Das vierte Quartal 2010 brachte Konzernumsatzerlöse von circa 3,2 Milliarden Euro, ein Verlust von 4,9 Prozent seit Quartal drei. Die Bruttoverluste liegen bei 236 Millionen Euro und die Bruttospanne weist ein Minus von 7,4 Prozent auf. Die Betriebsverluste summieren sich auf 17,8 Milliarden NT-Dollar; negativ ist auch die Gewinnspanne: 13,6 Prozent. Der Nettoverlust wird mit 591,33 Millionen Euro angegeben. Die Quartalsverluste gehen hauptsächlich darauf zurück, dass CMI die Kartellstrafe der Europäischen Kommission von 300 Millionen Euro einberechnet hat.

CMI verkaufte in Quartal vier 33,64 Millionen große Panels (plus 9,9 Prozent) zum Durchschnittspreis von 71,73 Euro. Das Absatzvolumen kleinerer Panels stieg um 13,6 Prozent auf 123,1 Millionen, die Erlöse aus dem Geschäftszweig kletterten insgesamt um 10,5 Prozent auf 700,6 Millionen Euro. 2010 wurden 115,66 Millionen große und 394,94 Millionen kleinere Panels verkauft.

68 Prozent der Gesamteinnahmen stammen aus dem Verkauf von TV-Panels und LCD-Monitoren. Notebook-Panels waren nur zu sechs, kleinere Displays zu 22 Prozent vertreten. Produkte bis zehn Zoll hatten 23 Prozent am Gesamterlös, gefolgt von Panels bis 20 Zoll (23%). Der Löwenanteil entfiel auf Panels bis 30 Zoll (29%), weitere 16 Prozent auf Displays bis 40 Zoll und neun Prozent auf größere Panels.

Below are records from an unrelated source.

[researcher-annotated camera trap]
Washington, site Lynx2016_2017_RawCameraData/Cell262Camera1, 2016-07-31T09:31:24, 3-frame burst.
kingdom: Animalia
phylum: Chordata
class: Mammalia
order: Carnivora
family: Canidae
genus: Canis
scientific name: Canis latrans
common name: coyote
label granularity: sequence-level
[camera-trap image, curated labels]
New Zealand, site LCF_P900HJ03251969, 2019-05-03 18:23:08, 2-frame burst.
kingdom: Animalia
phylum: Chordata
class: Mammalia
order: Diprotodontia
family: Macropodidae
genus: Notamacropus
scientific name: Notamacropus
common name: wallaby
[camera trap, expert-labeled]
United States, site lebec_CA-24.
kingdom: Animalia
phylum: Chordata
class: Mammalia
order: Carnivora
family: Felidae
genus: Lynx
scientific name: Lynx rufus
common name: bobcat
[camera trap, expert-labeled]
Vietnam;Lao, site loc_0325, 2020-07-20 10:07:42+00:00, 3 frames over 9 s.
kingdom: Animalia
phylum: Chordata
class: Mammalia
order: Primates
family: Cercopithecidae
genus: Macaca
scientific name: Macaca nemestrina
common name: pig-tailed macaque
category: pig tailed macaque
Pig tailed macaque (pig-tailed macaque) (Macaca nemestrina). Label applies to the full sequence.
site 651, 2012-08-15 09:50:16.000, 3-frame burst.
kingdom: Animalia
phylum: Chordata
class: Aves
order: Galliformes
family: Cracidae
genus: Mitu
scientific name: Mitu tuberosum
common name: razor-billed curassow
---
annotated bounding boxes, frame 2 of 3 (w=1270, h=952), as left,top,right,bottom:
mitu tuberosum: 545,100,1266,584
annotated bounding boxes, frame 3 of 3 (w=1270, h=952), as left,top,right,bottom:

2010 ist der Konzernumsatzerlös der LCD-Sparte gleich 11,76 Milliarden Euro, das Bruttoeinkommen beträgt 480,08 Millionen und die Bruttospanne entspricht 4,1 Prozent. Die Betriebsverluste belaufen sich auf 149,49 Millionen und die operative Marge liegt bei minus 1,3 Prozent. CMI spricht von 363,67 Millionen Euro Nettoverlust.